Data for this exercise
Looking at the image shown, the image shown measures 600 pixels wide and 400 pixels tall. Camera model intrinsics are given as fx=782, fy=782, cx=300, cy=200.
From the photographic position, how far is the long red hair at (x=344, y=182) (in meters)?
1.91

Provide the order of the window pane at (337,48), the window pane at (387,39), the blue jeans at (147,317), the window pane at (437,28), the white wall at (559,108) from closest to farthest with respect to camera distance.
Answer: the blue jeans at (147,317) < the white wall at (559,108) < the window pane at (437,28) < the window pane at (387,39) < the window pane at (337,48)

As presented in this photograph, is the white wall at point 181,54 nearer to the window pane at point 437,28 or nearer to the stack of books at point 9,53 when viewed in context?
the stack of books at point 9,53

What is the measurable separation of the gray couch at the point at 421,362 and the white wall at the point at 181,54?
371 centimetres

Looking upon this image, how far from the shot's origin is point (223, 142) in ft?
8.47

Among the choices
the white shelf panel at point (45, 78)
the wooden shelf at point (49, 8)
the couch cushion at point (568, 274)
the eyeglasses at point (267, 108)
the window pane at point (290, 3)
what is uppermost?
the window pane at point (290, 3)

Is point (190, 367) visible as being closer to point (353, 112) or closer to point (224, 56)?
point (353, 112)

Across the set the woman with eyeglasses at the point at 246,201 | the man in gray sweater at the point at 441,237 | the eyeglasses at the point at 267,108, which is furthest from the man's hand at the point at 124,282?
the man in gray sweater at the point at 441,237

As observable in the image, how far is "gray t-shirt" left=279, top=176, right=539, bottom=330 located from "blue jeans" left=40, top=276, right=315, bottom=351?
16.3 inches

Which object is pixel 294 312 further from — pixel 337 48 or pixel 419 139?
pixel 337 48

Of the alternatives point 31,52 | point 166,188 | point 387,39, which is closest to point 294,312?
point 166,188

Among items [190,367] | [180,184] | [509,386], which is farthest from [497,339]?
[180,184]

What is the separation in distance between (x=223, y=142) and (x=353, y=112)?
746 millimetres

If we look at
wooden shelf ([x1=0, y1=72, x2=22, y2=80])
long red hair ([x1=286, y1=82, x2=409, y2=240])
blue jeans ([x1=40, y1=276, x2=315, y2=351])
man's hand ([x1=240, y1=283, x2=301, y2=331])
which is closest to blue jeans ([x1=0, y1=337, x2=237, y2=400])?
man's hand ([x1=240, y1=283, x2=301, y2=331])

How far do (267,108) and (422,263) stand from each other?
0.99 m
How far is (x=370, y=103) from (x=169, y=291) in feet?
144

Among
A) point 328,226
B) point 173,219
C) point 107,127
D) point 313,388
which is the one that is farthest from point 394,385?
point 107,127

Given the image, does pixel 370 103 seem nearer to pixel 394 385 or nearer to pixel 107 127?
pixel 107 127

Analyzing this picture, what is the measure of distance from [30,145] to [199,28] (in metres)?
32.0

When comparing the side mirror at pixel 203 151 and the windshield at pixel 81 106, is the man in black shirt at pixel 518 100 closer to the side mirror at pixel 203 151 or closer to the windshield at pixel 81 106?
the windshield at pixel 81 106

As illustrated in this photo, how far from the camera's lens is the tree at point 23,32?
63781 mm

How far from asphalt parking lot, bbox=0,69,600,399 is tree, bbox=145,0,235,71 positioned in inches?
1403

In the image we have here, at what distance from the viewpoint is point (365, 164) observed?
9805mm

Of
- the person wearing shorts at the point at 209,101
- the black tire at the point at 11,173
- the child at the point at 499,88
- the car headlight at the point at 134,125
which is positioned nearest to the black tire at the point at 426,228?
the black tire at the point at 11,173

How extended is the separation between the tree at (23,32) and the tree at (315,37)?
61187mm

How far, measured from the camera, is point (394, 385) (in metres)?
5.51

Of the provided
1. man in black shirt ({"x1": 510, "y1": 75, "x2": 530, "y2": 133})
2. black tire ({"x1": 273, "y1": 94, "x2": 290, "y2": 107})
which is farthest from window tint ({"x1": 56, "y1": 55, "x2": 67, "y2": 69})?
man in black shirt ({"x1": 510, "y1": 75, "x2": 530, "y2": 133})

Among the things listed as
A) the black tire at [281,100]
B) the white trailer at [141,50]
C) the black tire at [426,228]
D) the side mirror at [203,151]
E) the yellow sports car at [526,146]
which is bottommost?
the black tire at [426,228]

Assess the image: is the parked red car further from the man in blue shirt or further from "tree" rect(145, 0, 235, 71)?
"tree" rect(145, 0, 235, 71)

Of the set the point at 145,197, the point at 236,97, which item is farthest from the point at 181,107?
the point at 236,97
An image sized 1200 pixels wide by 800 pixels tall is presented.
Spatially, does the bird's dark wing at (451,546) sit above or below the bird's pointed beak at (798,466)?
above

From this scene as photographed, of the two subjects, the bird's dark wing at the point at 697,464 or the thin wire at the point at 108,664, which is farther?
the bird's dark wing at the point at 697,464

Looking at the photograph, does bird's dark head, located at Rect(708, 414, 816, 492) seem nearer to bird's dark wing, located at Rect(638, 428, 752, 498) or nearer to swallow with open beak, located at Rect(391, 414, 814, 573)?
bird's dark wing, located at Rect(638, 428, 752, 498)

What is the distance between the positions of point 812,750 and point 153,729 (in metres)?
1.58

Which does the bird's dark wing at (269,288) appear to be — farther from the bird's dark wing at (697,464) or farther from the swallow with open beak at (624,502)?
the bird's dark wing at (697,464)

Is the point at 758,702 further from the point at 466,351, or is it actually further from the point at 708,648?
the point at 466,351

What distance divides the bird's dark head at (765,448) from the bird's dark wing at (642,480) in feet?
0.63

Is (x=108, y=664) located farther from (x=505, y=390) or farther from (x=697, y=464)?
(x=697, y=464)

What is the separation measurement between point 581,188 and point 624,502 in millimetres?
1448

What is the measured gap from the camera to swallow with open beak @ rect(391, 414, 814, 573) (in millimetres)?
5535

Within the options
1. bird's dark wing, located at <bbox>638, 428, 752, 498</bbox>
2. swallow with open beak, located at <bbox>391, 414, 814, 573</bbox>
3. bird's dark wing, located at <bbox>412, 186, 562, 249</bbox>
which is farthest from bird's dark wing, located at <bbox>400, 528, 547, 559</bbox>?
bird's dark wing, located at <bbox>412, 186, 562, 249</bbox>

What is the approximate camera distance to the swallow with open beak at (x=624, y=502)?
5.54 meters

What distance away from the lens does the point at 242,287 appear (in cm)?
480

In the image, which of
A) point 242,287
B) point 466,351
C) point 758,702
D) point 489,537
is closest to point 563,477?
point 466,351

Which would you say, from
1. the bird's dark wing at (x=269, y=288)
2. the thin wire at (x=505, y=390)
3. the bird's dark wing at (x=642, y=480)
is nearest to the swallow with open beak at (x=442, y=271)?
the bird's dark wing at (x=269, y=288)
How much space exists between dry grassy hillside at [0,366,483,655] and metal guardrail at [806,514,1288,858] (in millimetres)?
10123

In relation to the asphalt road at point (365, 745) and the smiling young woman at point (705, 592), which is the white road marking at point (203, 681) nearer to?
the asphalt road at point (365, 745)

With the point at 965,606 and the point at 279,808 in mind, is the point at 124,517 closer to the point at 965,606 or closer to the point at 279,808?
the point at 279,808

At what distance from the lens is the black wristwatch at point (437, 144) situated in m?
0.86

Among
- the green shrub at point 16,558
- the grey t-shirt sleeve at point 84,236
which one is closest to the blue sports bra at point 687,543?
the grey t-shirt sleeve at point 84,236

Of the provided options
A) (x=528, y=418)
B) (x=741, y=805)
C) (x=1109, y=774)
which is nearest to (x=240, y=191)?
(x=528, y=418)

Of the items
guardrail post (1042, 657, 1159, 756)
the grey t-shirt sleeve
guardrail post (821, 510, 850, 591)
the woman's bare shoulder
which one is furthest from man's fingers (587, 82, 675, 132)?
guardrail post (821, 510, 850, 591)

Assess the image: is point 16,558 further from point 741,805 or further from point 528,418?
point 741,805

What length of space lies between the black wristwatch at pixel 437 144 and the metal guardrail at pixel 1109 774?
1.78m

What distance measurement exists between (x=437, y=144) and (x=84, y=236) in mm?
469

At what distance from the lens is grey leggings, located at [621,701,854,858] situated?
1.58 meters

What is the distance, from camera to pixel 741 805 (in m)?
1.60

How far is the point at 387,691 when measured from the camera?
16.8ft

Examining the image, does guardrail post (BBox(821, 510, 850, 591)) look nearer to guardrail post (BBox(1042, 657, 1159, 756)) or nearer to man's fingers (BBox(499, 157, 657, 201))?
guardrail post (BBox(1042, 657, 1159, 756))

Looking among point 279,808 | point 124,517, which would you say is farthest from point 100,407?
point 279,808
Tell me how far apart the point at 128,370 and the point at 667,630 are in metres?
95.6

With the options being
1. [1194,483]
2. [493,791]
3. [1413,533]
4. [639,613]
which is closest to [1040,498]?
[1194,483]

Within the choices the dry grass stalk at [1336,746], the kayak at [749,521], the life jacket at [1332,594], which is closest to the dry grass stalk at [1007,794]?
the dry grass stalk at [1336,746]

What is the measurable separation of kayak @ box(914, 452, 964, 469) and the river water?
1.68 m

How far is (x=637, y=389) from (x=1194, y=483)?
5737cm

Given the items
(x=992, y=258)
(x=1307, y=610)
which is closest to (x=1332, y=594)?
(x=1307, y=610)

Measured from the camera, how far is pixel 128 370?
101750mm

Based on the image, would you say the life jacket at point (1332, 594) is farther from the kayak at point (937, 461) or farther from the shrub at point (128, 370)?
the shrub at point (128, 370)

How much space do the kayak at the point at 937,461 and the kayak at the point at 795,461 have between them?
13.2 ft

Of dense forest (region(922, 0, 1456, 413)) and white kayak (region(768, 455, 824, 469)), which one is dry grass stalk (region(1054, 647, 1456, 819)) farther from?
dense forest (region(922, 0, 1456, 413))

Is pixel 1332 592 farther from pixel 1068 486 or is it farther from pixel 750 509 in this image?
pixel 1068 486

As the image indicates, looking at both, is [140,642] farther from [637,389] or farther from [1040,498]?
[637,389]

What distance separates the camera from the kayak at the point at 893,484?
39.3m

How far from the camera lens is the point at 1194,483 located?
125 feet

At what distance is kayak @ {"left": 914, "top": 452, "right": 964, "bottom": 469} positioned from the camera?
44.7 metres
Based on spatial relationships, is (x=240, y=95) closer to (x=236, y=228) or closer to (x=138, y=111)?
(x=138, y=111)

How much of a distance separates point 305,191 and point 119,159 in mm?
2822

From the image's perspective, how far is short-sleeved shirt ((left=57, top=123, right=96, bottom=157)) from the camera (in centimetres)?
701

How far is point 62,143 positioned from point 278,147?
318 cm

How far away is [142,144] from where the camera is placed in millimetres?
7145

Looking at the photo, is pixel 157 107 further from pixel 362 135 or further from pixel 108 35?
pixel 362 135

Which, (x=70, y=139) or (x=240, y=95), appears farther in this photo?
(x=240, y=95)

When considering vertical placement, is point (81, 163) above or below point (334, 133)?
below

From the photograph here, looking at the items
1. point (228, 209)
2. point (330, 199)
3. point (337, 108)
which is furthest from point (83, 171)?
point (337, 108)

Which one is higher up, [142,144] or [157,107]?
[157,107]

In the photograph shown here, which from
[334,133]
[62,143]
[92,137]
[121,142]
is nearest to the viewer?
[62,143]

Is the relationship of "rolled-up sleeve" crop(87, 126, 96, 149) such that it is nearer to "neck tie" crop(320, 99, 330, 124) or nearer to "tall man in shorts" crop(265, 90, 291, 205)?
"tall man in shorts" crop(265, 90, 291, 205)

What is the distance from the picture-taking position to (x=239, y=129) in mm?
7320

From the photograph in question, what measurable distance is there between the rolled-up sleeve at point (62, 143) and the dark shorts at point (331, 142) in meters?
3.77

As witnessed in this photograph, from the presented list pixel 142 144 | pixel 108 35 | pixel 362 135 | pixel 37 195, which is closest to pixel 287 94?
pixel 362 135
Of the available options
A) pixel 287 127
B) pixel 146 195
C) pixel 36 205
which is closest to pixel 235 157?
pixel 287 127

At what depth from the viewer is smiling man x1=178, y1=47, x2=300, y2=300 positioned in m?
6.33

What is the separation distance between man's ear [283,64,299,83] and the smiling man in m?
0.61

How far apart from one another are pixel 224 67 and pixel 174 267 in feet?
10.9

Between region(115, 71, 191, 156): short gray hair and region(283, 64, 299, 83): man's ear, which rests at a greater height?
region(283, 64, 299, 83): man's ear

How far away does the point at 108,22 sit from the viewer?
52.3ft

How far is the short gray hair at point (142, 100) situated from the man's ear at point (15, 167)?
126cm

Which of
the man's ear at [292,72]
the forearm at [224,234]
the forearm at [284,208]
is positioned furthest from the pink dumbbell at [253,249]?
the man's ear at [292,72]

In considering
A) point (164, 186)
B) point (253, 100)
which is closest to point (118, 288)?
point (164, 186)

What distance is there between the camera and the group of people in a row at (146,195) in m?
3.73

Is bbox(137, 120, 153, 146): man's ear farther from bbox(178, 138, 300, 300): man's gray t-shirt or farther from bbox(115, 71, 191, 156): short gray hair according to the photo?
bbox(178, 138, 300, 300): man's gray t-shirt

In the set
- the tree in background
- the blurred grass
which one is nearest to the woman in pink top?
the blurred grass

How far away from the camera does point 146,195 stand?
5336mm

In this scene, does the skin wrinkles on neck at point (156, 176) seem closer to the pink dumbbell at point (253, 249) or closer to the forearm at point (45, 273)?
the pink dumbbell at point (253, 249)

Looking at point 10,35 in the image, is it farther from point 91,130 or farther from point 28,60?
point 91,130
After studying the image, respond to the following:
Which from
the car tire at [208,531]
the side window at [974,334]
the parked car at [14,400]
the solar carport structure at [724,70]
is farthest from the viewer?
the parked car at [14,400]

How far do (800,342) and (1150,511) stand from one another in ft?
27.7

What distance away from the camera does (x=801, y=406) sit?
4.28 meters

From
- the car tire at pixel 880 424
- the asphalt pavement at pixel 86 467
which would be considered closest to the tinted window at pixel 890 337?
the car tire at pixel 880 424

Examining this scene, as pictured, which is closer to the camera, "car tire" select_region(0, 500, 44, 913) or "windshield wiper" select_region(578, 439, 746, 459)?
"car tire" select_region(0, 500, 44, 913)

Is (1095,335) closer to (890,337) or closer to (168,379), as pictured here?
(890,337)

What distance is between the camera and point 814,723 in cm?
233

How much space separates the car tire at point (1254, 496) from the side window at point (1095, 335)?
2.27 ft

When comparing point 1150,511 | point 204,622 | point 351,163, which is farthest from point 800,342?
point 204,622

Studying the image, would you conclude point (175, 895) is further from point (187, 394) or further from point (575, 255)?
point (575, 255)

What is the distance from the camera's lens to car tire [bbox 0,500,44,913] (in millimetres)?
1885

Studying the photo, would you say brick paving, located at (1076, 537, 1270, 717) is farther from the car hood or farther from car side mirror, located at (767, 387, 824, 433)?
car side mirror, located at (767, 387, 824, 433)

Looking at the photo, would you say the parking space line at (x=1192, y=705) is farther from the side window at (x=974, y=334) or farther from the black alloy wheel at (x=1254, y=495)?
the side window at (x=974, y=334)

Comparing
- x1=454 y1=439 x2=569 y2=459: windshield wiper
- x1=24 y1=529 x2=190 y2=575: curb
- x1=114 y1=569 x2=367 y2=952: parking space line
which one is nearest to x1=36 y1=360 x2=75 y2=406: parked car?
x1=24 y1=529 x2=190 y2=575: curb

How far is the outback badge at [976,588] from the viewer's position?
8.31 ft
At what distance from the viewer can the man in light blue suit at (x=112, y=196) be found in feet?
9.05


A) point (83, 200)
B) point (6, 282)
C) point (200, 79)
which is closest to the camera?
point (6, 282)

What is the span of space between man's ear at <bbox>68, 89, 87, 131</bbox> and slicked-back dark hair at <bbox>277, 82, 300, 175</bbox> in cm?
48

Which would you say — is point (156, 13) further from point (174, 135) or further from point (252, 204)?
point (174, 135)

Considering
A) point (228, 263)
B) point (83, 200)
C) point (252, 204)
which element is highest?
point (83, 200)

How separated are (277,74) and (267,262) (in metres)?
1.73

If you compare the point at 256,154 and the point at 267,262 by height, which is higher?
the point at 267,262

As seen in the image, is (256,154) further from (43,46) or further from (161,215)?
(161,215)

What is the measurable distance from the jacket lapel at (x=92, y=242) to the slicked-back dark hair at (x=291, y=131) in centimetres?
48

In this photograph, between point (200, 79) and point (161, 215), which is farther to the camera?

What you have to do
Above are the records; copy exactly the lines from the one with "How separated are" through the final line.

Response
How separated are (277,74) and (267,262) (in metres)?
1.73

If you compare the point at 256,154 and the point at 267,262 by height, which is higher?
the point at 267,262

As seen in the image, is (256,154) further from (43,46) or further from (161,215)?
(161,215)

What is the measurable distance from the jacket lapel at (x=92, y=242) to the slicked-back dark hair at (x=291, y=131) in centimetres?
48

In this photograph, between point (200, 79) and point (161, 215), which is farther to the camera?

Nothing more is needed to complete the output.